The Babesia bovis gene and promoter model: an update from full-length EST analysis
1 Tohoku Medical Megabank Organization, Tohoku University, 6-3-09, aza Aoba, Sendai, Miyagi 980-8579, Japan
2 National Research Center for Protozoan Diseases, Obihiro University of Agriculture and Veterinary Medicine, Inada-cho west 2-13, Obihiro, Hokkaido 080-8555, Japan
3 Department of Medical Genome Sciences, University of Tokyo, 5-1-5 Kashiwanoha, Kashiwa, Chiba 277-8562, Japan
BMC Genomics 2014, 15:678 doi:10.1186/1471-2164-15-678Published: 13 August 2014
Babesia bovis is an apicomplexan parasite that causes babesiosis in infected cattle. Genomes of pathogens contain promising information that can facilitate the development of methods for controlling infections. Although the genome of B. bovis is publically available, annotated gene models are not highly reliable prior to experimental validation. Therefore, we validated a preproposed gene model of B. bovis and extended the associated annotations on the basis of experimentally obtained full-length expressed sequence tags (ESTs).

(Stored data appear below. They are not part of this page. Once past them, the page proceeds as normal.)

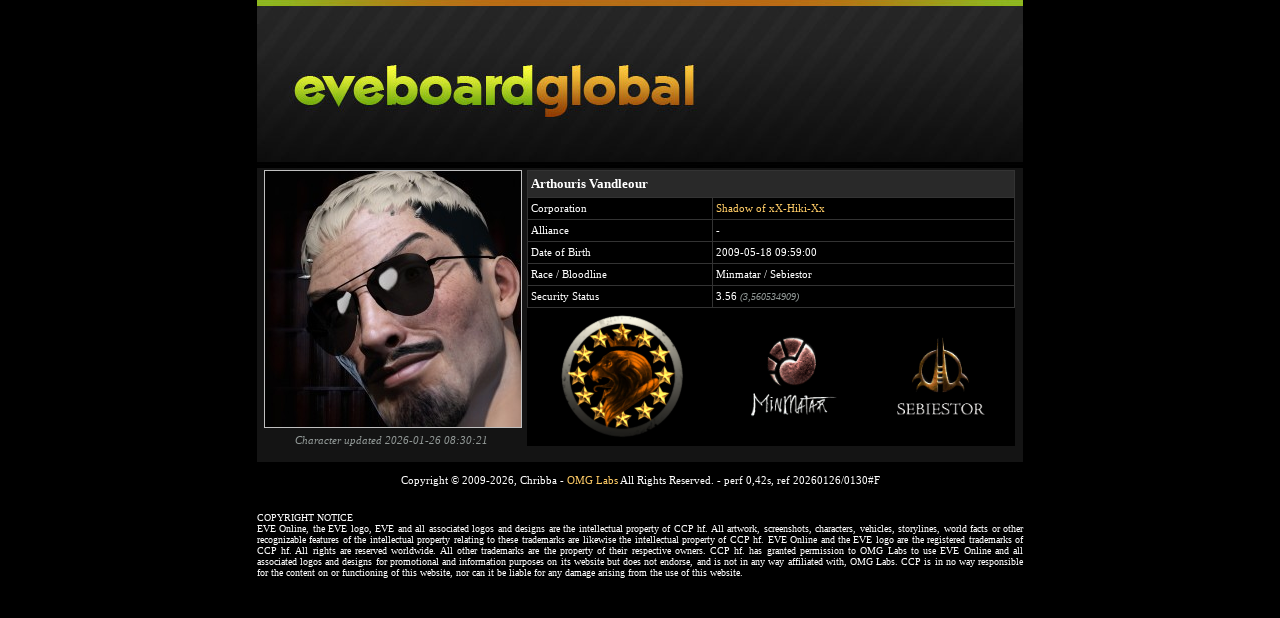

--- FILE ---
content_type: text/html
request_url: https://eveboard.com/pilot/Arthouris_Vandleour%20
body_size: 1751
content:
<!doctype html>
<html>
<head>
<meta charset="utf-8">
<title>eveboard - character sheets</title>
<link href="/styles.css" rel="stylesheet" type="text/css">
</head>

<body><center>
<table width="766" border="0" cellspacing="0" cellpadding="0">
  <tr>
    <td width="766"><table width="766" border="0" cellspacing="0" cellpadding="0">
      <tr>
        <td colspan="3" bgcolor="#141414"><a href="/"><img src="/res/top.jpg" width="766" height="168" alt="eveboard" border="0"/></a></td>
        </tr>
      <tr>
        <td bgcolor="#141414">&nbsp;</td>
        <td width="760" align="center" bgcolor="#141414"><table width="100%" border="0" cellspacing="0" cellpadding="0">
              <tr>
                <td width="262" valign="top" align="right"><img src="https://images.evetech.net/characters/1273790304/portrait?size=256" width="256" height="256" class="thumb" alt="Arthouris Vandleour" title="Arthouris Vandleour" border="0" /><br />
                  <table width="100%" border="0" cellspacing="0" cellpadding="0">
                    <tr>
                      <td height="20" align="center" colspan="3"><i class="greyText">Character updated
                        2026-01-26 08:30:21</i></td>
                    </tr>
                  </table></td>
                <td align="center" valign="top"><table width="98%" border="0" cellpadding="3" cellspacing="1" bgcolor="#333333">
                  <tr>
                    <td height="20" colspan="2" align="left" bgcolor="#292929" class="title">Arthouris Vandleour</td>
                    </tr>
                  <tr>
                    <td width="105" height="15" align="left" bgcolor="#000000">Corporation</td>
                    <td width="175" align="left" bgcolor="#000000">
                      <a href="/corporation/Shadow_of_xX-Hiki-Xx">Shadow of xX-Hiki-Xx</a>
                      </td>
                    </tr>
                  <tr>
                    <td width="105" height="15" align="left" bgcolor="#000000">Alliance</td>
                    <td width="175" align="left" bgcolor="#000000">
                      -
                      </td>
                    </tr>
                  <tr>
                    <td height="15" align="left" bgcolor="#000000">Date of Birth</td>
                    <td align="left" bgcolor="#000000">2009-05-18 09:59:00</td>
                    </tr>
                   
                  <tr>
                    <td height="15" align="left" bgcolor="#000000" title="Race / Bloodline">Race / Bloodline</td>
                    <td align="left" bgcolor="#000000">Minmatar / Sebiestor</td>
                  </tr>
                  <tr>
                    <td height="15" align="left" bgcolor="#000000">Security Status</td>
                    <td align="left" bgcolor="#000000">3.56 <span class="smallGrey">(3,560534909)</td>
                  </tr>
                </table>
                  <table width="98%" border="0" cellpadding="3" cellspacing="1" bgcolor="#000000">
                    <tr>
                      <td height="70" align="center"><img src="https://images.evetech.net/corporations/98095953/logo?size=128" alt="Shadow of xX-Hiki-Xx" title="Shadow of xX-Hiki-Xx" width="128" height="128" /></td>
                      
                      <td align="center"><img src="/res/icons/128_128/icon19_02.png" alt="Minmatar" title="Minmatar" width="100" height="100" /></td>
                      <td align="center"><img src="/res/icons/128_128/icon29_03.png" alt="Sebiestor" title="Sebiestor" width="100" height="100" /></td>
                    </tr>
                  </table></td>
              </tr>
            </table></td>
        <td bgcolor="#141414">&nbsp;</td>
      </tr>
      <tr>
        <td bgcolor="#141414">&nbsp;</td>
        <td bgcolor="#141414">&nbsp;</td>
        <td bgcolor="#141414">&nbsp;</td>
      </tr>
    </table></td>
  </tr>
  <tr>
    <td height="50" align="center" valign="top"><br />Copyright &copy; 2009-2026, Chribba - <a href="http://omg.la/bs/">OMG Labs</a> All Rights Reserved. - <span style="size10">perf 0,42s, ref 20260126/0130#F</span></td>
  </tr>
  <tr><td style="font-size: 10px; text-align: justify;">COPYRIGHT NOTICE<br />EVE Online, the EVE logo, EVE and all associated logos and designs are the intellectual property of CCP hf. All artwork, screenshots, characters, vehicles, storylines, world facts or other recognizable features of the intellectual property relating to these trademarks are likewise the intellectual property of CCP hf. EVE Online and the EVE logo are the registered trademarks of CCP hf. All rights are reserved worldwide. All other trademarks are the property of their respective owners. CCP hf. has granted permission to OMG Labs to use EVE Online and all associated logos and designs for promotional and information purposes on its website but does not endorse, and is not in any way affiliated with, OMG Labs. CCP is in no way responsible for the content on or functioning of this website, nor can it be liable for any damage arising from the use of this website.</td></tr>
</table></center>
<script type="text/javascript">
var gaJsHost = (("https:" == document.location.protocol) ? "https://ssl." : "http://www.");
document.write(unescape("%3Cscript src='" + gaJsHost + "google-analytics.com/ga.js' type='text/javascript'%3E%3C/script%3E"));
</script>
<script type="text/javascript">
try {
var pageTracker = _gat._getTracker("UA-1280719-11");
pageTracker._trackPageview();
} catch(err) {}</script>
<script defer src="https://static.cloudflareinsights.com/beacon.min.js/vcd15cbe7772f49c399c6a5babf22c1241717689176015" integrity="sha512-ZpsOmlRQV6y907TI0dKBHq9Md29nnaEIPlkf84rnaERnq6zvWvPUqr2ft8M1aS28oN72PdrCzSjY4U6VaAw1EQ==" data-cf-beacon='{"version":"2024.11.0","token":"1b1702d94e814b1b802a2d86dbee0bb9","r":1,"server_timing":{"name":{"cfCacheStatus":true,"cfEdge":true,"cfExtPri":true,"cfL4":true,"cfOrigin":true,"cfSpeedBrain":true},"location_startswith":null}}' crossorigin="anonymous"></script>
</body>
</html>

From in vitro cultured merozoites, 12,286 clones harboring full-length cDNAs were sequenced from both ends using the Sanger method, and 6,787 full-length cDNAs were assembled. These were then clustered, and a nonredundant referential data set of 2,115 full-length cDNA sequences was constructed. The comparison of the preproposed gene model with our data set identified 310 identical genes, 342 almost identical genes, 1,054 genes with potential structural inconsistencies, and 409 novel genes. The median length of 5' untranslated regions (UTRs) was 152 nt. Subsequently, we identified 4,086 transcription start sites (TSSs) and 2,023 transcriptionally active regions (TARs) by examining 5' ESTs. We identified ATGGGG and CCCCAT sites as consensus motifs in TARs that were distributed around -50 bp from TSSs. In addition, we found ACACA, TGTGT, and TATAT sites, which were distributed periodically around TSSs in cycles of approximately 150 bp. Moreover, related periodical distributions were not observed in mammalian promoter regions.
The observations in this study indicate the utility of integrated bioinformatics and experimental data for improving genome annotations. In particular, full-length cDNAs with one-base resolution for TSSs enabled the identification of consensus motifs in promoter sequences and demonstrated clear distributions of identified motifs. These observations allowed the illustration of a model promoter composition, which supports the differences in transcriptional regulation frameworks between apicomplexan parasites and mammals.